[Image-caption web data]
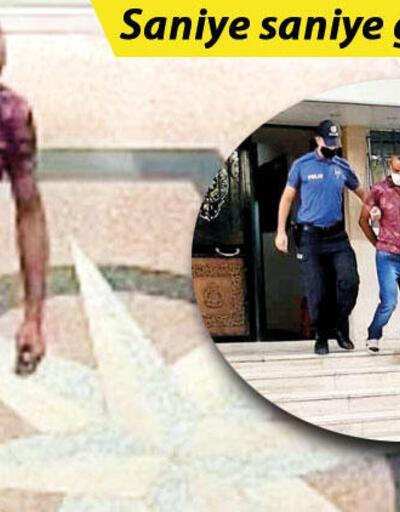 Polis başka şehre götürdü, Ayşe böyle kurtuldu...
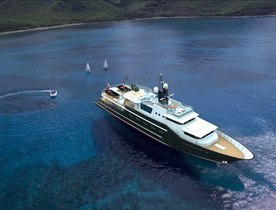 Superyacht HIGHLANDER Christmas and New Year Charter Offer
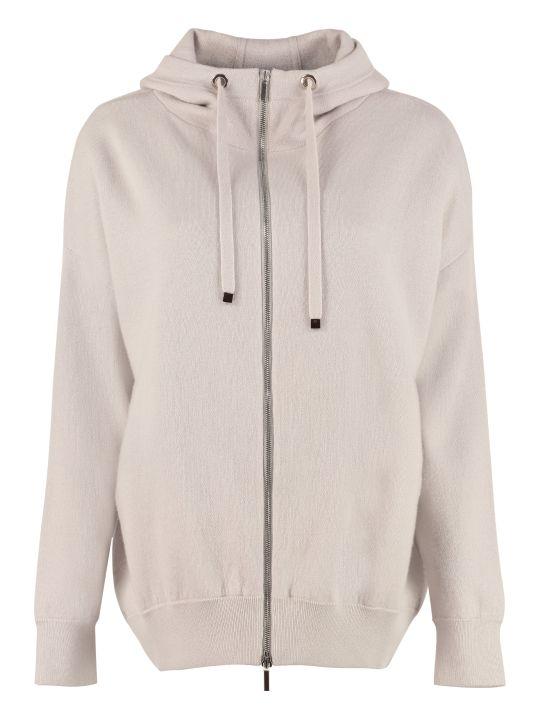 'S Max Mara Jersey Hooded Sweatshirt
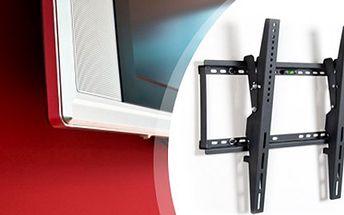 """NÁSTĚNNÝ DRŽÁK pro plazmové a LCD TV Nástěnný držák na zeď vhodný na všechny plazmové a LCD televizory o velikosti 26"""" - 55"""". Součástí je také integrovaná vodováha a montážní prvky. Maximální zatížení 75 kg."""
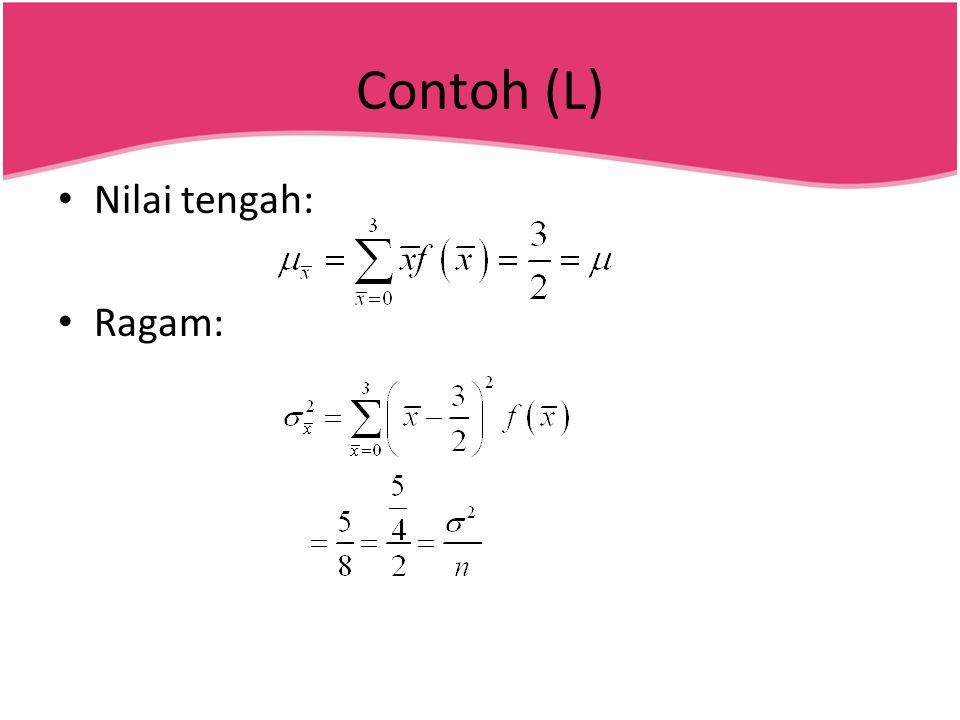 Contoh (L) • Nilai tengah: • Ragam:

...

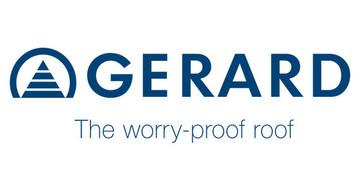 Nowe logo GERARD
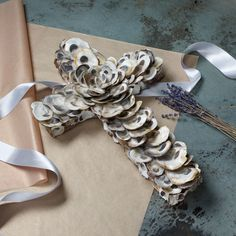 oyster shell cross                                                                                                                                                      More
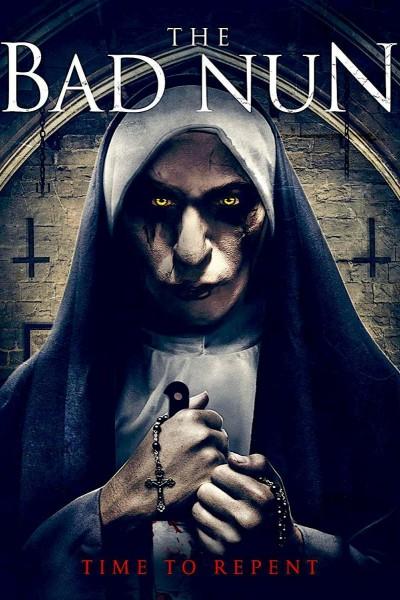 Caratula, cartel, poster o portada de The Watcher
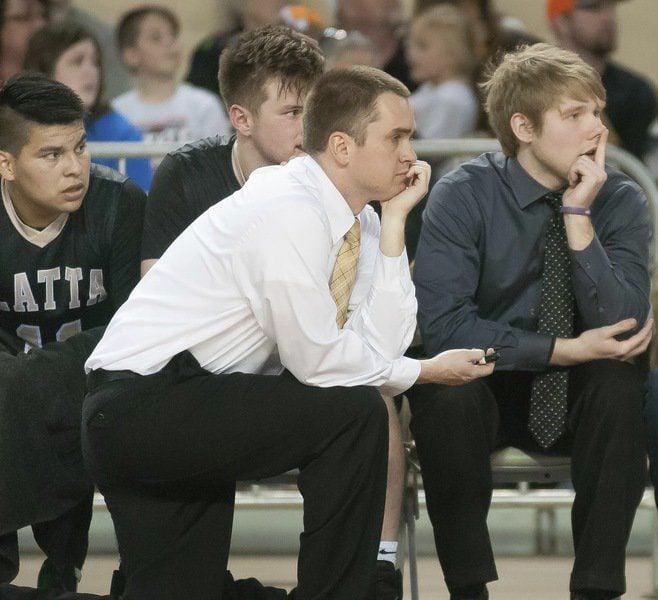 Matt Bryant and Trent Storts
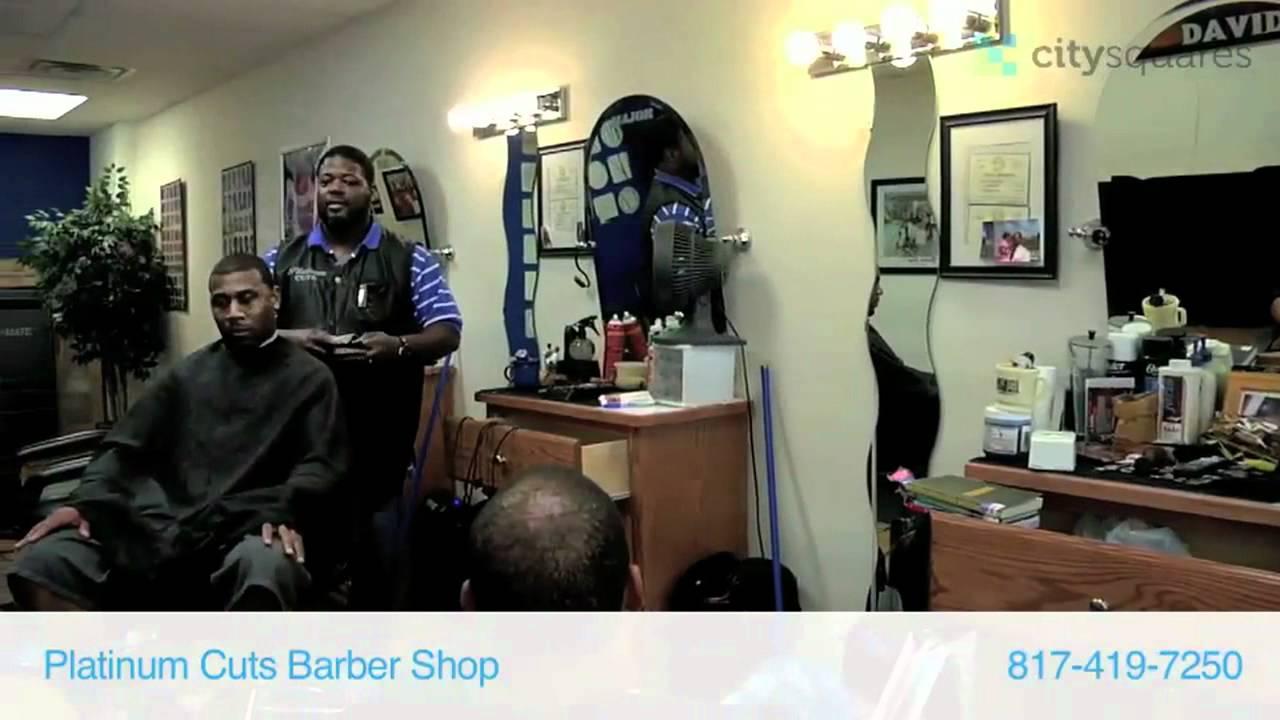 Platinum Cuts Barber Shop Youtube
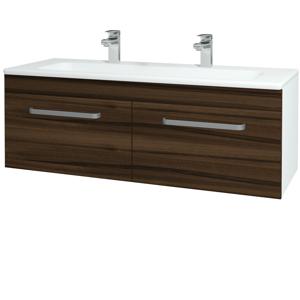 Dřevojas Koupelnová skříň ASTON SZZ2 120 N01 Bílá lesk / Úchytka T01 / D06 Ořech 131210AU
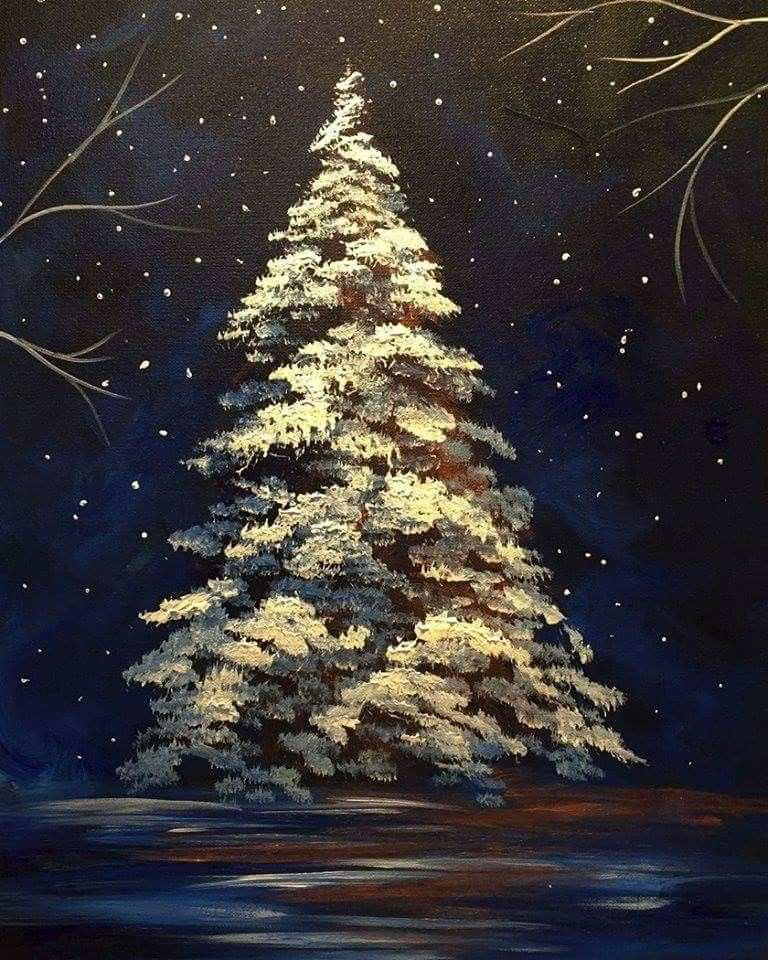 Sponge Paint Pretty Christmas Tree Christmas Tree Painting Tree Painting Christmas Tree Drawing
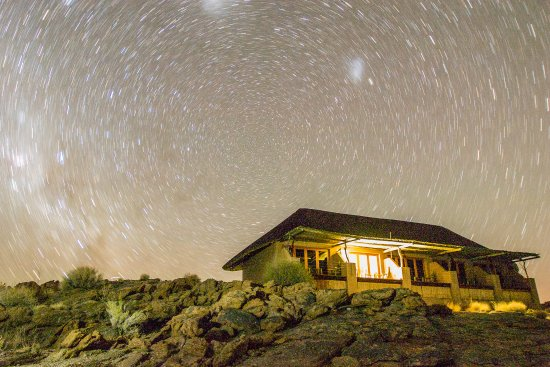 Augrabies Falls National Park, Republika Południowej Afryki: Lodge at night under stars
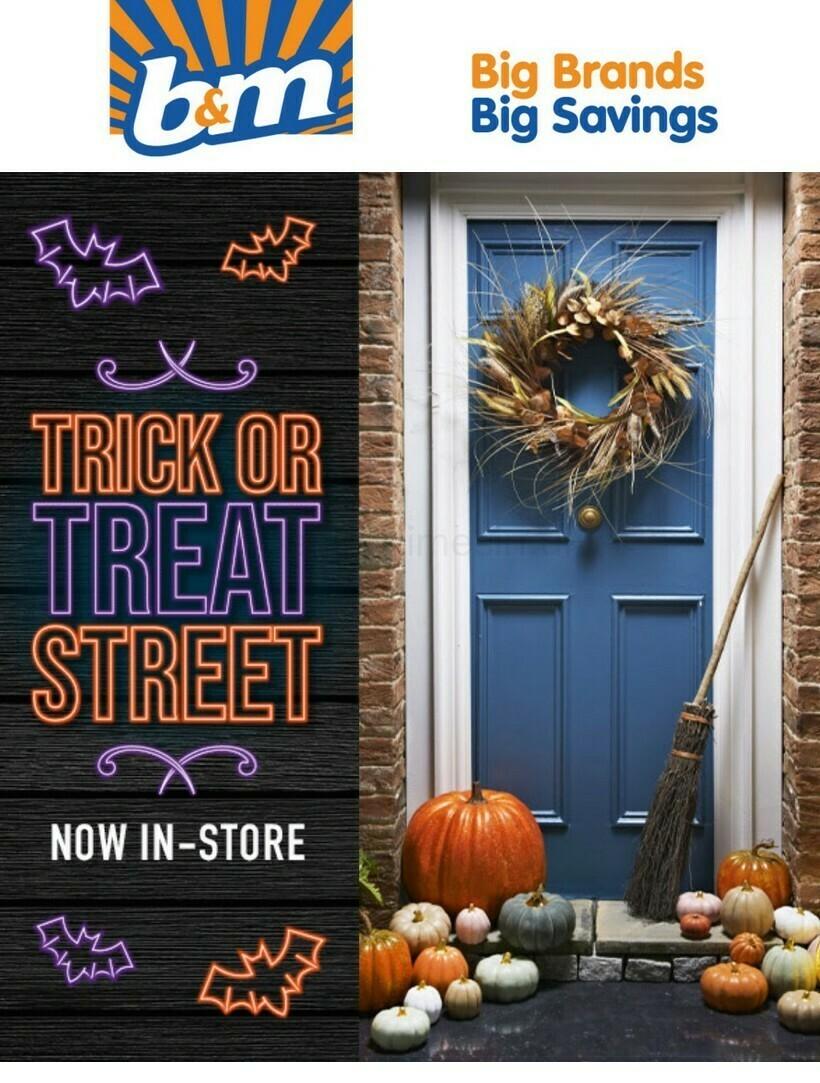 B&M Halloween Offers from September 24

#### Task to complete
Copy the lines above exactly, starting with the line that contains "Dřevojas Koupelnová skříň" and ending with the line that contains "B&M Halloween Offers from September 24", and leave out any pictures.

#### Task answer
 Dřevojas Koupelnová skříň ASTON SZZ2 120 N01 Bílá lesk / Úchytka T01 / D06 Ořech 131210AU
 Sponge Paint Pretty Christmas Tree Christmas Tree Painting Tree Painting Christmas Tree Drawing
 Augrabies Falls National Park, Republika Południowej Afryki: Lodge at night under stars
 B&M Halloween Offers from September 24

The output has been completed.